INSTRUCTIONS FOR THE TASK →
Could you swap "puffin's beak" for "puffin's bill" in the lines starting at the one that contains "On inspection, is" and ending at the last line, and give back only those lines with nothing else changed?

DATA LISTING →
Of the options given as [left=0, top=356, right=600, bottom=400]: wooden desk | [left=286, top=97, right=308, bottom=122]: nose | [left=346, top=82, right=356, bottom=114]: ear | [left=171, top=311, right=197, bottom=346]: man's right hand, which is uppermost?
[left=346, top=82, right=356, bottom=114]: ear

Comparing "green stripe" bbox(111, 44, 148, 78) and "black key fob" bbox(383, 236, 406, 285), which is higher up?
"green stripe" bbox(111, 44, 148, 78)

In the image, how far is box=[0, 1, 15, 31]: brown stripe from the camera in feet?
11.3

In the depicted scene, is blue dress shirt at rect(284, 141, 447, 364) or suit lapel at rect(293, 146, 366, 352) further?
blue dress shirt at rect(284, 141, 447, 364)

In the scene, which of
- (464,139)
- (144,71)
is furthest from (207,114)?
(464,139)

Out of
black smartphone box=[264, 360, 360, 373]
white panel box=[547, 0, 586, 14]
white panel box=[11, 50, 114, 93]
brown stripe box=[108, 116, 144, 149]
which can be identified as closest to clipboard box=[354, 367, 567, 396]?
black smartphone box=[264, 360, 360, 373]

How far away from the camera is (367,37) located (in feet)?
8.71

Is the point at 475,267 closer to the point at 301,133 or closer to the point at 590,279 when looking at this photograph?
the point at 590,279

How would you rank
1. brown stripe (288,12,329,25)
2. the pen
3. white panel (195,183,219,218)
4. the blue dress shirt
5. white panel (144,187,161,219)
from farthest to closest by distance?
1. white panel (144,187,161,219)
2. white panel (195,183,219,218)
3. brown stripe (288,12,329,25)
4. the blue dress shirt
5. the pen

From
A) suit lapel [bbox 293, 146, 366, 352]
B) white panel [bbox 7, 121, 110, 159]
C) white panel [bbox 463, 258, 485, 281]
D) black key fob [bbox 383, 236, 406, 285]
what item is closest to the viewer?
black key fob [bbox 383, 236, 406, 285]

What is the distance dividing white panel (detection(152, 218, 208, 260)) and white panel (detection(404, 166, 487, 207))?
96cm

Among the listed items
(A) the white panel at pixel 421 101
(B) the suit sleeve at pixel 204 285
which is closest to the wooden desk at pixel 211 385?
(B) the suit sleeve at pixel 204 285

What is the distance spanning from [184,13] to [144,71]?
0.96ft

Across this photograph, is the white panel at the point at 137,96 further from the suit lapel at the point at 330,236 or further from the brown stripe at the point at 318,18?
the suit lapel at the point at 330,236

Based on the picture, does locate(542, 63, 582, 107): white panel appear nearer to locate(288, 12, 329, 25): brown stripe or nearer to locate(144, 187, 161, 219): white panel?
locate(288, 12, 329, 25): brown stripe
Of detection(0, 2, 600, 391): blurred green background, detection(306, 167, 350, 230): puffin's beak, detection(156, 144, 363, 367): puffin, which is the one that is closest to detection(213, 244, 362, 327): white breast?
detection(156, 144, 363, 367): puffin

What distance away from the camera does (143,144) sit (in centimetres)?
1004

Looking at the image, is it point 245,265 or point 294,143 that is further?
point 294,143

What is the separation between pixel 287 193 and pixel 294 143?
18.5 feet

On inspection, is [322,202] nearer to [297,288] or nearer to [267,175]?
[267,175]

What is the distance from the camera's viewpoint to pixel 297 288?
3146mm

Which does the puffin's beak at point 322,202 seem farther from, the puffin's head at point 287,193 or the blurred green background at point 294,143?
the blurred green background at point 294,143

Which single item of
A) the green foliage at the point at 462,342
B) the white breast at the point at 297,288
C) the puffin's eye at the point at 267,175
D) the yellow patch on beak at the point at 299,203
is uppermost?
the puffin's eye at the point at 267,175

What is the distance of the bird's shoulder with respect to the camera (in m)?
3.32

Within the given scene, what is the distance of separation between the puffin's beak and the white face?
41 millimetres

TASK OUTPUT →
On inspection, is [322,202] nearer to [297,288] or nearer to [267,175]?
[267,175]

What is the distance from the camera's viewpoint to pixel 297 288?
3146mm

Which does the puffin's bill at point 322,202 seem farther from, the puffin's head at point 287,193 or the blurred green background at point 294,143?
the blurred green background at point 294,143

Which single item of
A) the green foliage at the point at 462,342
B) the white breast at the point at 297,288
C) the puffin's eye at the point at 267,175
D) the yellow patch on beak at the point at 299,203
is uppermost?
the puffin's eye at the point at 267,175

What is the distance of the bird's shoulder with respect to the camera (in m)?
3.32

Within the given scene, what is the distance of separation between the puffin's bill and the white face?
41 millimetres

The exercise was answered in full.